Comments: Machine Learning 908 vs TSLA 48 last week

💽❓ Data Question:

6. Does there seem to be a large distribution of posters or a smaller concentration of posters who are very active? What kind of impact might this have on the data?

In [226]:
posters = {}

for submission in subreddit.top(limit=100, time_filter="month"):
    author_name = submission.author.name
    if author_name in posters:
        num_posts = posters.get(author_name)
        num_posts += 1
    else:
        num_posts = 1

    posters.update({author_name: num_posts})

sorted_posters_by_posts = dict(sorted(posters.items(), key=lambda x:x[1], reverse=True))
print(sorted_posters_by_posts)
print(f"No. of posters in last month: {len(sorted_posters_by_posts)}")
print(f"No. of posts in last month: {np.sum(list(sorted_posters_by_posts.values()))}")
print(f"Mean no. of posts per author: {np.mean(list(sorted_posters_by_posts.values()))}")
print(f"Median no. of posts per author: {np.median(list(sorted_posters_by_posts.values()))}")



{'Illustrious_Row_9971': 7, 'Singularian2501': 6, 'xutw21': 3, 'SpatialComputing': 3, 'MysteryInc152': 2, 'hardmaru': 2, 'Effective_Tax_2096': 2, 'mippie_moe': 2, 'cloneofsimo': 2, 'lexfridman': 1, 'Mogady': 1, 'TiredOldCrow': 1, 'jsonathan': 1, 'Neat-Delivery4741': 1, 'highergraphic': 1, 'pommedeterresautee': 1, 'lewtun': 1, 'MLC_Money': 1, 'jkterry1': 1, 'dilmerv': 1, 'smallest_meta_review': 1, 'obsoletelearner': 1, 'Greedy_Childhood8732': 1, 'Lajamerr_Mittesdine': 1, 'That_Violinist_18': 1, '0xWTC': 1, 'thundergolfer': 1, 'ggerganov': 1, 'aviisu': 1, 'likeamanyfacedgod': 1, 'shahaff32': 1, 'st8ic': 1, 'SleekEagle': 1, '0x00groot': 1, 'fromnighttilldawn': 1, 'YaYaLeB': 1, 'CodingButStillAlive': 1, 'DisWastingMyTime': 1, 'MohamedRashad': 1, 'TallTahawus': 1, 'laprika0': 1, 'fedetask': 1, 'killver': 1, 'ChrisRackauckas': 1, 'Technical-Vast1314': 1, 'Batuhan_Y': 1, 'lifesthateasy': 1, 'vajraadhvan': 1, 'Wiskkey': 1, 'tuned-mec-is': 1, 'ZeronixSama': 1, 'aozorahime': 1, 'phraisely': 1, '

In [225]:
posters = {}

for submission in subreddit_tsla.top(limit=100, time_filter="month"):
    author_name = submission.author.name
    if author_name in posters:
        num_posts = posters.get(author_name)
        num_posts += 1
    else:
        num_posts = 1

    posters.update({author_name: num_posts})
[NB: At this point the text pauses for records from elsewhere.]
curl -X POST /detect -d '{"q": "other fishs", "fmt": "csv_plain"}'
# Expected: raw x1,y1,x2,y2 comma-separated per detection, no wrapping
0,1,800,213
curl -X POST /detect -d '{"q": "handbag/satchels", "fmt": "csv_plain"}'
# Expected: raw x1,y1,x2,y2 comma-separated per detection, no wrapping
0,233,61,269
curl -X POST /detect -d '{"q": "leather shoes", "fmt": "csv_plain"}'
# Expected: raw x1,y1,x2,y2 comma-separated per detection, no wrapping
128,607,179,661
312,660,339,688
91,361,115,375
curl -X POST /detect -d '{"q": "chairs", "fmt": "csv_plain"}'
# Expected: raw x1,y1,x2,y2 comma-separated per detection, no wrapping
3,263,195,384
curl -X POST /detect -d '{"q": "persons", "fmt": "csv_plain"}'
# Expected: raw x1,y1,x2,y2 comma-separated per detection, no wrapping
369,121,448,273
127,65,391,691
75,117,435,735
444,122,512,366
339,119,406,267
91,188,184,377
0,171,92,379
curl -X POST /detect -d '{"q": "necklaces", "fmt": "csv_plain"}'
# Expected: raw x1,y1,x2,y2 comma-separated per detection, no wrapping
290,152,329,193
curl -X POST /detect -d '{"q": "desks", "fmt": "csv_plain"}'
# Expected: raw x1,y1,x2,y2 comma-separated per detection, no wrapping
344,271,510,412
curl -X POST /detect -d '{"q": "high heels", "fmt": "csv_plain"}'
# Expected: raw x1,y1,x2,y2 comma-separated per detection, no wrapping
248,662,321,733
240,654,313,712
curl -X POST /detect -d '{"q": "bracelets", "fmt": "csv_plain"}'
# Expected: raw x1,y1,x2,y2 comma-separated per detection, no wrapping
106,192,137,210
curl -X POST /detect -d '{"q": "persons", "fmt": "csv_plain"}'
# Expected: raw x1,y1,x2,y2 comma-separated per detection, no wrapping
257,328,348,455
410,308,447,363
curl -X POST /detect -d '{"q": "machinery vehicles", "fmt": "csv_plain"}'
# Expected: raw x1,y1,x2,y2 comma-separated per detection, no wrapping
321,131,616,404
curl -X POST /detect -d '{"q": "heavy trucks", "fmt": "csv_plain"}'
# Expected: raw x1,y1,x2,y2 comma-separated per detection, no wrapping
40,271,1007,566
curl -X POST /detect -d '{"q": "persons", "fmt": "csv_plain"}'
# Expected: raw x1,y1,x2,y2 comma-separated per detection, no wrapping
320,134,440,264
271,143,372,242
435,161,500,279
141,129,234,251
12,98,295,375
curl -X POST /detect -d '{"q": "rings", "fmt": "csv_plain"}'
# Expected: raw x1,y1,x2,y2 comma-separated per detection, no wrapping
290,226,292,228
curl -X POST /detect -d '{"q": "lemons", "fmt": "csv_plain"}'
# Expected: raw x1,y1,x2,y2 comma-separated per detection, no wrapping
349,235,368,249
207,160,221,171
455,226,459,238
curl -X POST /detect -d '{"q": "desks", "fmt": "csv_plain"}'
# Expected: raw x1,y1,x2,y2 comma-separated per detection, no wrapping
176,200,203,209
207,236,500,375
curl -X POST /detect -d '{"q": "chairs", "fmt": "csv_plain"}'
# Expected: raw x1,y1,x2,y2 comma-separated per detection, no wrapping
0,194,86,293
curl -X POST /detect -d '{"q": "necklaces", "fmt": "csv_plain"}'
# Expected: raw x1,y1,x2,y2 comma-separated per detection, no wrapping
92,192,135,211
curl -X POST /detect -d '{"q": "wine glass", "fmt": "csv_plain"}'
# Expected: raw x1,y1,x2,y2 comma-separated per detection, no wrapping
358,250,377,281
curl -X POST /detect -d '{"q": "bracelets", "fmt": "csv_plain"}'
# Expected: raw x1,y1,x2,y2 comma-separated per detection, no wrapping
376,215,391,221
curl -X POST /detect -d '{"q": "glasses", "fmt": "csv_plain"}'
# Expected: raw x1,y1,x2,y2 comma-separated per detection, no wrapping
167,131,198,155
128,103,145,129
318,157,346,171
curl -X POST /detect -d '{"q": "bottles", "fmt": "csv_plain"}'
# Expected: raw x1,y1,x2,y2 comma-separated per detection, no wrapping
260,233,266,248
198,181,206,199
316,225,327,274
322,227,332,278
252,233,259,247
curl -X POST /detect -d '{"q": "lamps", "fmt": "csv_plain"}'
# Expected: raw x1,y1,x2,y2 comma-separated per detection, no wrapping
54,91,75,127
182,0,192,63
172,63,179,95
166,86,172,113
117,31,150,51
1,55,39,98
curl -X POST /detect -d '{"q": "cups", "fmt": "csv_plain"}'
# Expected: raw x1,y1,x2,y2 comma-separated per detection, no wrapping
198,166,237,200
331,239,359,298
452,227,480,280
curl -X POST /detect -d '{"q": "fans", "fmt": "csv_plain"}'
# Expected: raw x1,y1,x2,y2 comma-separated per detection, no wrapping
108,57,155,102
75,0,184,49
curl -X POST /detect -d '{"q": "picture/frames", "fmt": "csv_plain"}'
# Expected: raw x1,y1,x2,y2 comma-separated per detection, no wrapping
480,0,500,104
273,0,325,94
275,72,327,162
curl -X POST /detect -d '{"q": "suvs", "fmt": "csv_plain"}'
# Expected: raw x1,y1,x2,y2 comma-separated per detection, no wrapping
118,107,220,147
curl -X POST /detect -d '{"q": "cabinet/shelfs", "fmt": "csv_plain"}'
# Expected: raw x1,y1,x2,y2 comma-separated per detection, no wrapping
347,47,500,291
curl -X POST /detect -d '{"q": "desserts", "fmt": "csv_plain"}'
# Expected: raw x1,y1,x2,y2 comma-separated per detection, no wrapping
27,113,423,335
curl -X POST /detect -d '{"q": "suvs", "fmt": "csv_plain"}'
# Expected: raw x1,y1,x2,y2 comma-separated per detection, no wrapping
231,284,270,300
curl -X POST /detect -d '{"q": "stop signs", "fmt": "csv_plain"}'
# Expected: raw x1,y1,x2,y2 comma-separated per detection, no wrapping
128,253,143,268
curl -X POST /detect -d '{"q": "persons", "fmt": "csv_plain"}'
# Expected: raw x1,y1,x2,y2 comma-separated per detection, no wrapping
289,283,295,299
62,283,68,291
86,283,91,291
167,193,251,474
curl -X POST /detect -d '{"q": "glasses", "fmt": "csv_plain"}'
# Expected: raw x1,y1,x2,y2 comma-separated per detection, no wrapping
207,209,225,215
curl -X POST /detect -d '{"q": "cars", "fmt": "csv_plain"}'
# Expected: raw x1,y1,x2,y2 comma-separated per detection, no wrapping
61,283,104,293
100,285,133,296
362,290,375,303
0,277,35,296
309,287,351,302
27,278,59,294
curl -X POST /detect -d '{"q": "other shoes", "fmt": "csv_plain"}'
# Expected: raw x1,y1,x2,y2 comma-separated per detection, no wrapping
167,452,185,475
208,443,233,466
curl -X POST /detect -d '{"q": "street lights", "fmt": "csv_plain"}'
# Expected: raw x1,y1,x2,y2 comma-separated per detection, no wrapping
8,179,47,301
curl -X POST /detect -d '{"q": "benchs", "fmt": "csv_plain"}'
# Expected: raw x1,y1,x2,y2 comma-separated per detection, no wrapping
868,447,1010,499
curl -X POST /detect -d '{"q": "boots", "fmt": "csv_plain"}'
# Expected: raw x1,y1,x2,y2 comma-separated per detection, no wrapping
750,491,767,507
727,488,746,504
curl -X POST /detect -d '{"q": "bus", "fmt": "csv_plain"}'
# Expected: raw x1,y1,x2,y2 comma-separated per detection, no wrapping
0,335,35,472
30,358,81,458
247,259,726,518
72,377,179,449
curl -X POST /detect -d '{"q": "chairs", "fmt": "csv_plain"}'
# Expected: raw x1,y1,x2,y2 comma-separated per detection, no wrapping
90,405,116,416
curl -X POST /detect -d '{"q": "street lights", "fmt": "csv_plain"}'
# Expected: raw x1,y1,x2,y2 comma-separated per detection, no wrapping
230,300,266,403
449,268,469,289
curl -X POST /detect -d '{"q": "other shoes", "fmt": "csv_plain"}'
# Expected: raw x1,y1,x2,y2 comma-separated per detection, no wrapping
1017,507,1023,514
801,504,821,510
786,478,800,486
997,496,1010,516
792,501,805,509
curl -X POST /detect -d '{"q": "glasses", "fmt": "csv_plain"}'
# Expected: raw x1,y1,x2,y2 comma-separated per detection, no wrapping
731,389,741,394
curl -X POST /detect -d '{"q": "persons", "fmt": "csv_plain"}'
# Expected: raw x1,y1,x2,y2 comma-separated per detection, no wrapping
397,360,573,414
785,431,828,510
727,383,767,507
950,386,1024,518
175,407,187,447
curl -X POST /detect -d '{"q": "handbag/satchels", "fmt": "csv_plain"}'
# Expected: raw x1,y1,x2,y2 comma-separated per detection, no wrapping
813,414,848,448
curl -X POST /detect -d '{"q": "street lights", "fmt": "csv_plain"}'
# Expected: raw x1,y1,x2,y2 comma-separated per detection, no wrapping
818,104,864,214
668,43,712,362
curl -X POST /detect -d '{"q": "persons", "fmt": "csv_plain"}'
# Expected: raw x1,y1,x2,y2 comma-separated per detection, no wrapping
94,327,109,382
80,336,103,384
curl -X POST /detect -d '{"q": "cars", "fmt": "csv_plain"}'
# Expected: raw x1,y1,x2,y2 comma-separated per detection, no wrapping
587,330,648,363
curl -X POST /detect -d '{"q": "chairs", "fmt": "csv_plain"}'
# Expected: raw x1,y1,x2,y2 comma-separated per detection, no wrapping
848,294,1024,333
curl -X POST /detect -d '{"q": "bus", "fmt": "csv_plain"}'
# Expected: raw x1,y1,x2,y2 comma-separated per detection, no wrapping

sorted_posters_by_posts = dict(sorted(posters.items(), key=lambda x:x[1], reverse=True))
print(sorted_posters_by_posts)
print(f"No. of posters in last month: {len(sorted_posters_by_posts)}")
print(f"No. of posts in last month: {np.sum(list(sorted_posters_by_posts.values()))}")
print(f"Mean no. of posts per author: {np.mean(list(sorted_posters_by_posts.values()))}")
print(f"Median no. of posts per author: {np.median(list(sorted_posters_by_posts.values()))}")

{'wewewawa': 19, 'revanold': 8, 'droneauto': 2, 'TonyLiberty': 2, 'PrimaryMysterious': 1, 'LoganLee43': 1, 'ecoshares': 1, 'Local-Rip9621': 1, 'MoneyAdx': 1, 'Plus_Seesaw2023': 1, 'PolarBearPolo': 1, 'trowawayfarawaytoday': 1, 'Super_Stickman13': 1, 'EqualFlower': 1, 'JamesJimmyJim': 1, 'trillamanillla': 1, 'SouthSink1232': 1, 'Relative-Addendum534': 1, 'mbj7000': 1}
No. of posters in last month: 19
No. of posts in last month: 46
Mean no. of posts per author: 2.4210526315789473
Median no. of posts per author: 1.0


As can be seen from the above results, the MachineLearning subreddit has a better distribution of posters - with mean no. of posts at 1.25 that is close to the median of 1 post per poster. The TSLA subreddit on the other hand, has a mean of 2.42 while its median is also 1 post per author, with a more skewed distribution. For instance the top poster in Machine learning has 7 out of the total 100 posts whereas the top poster (wewewawa) in TSLA has 19 out of the 46. We should worry about the TSLA subreddit data being biased by this one author who seems to be contributing a major portion of the posts.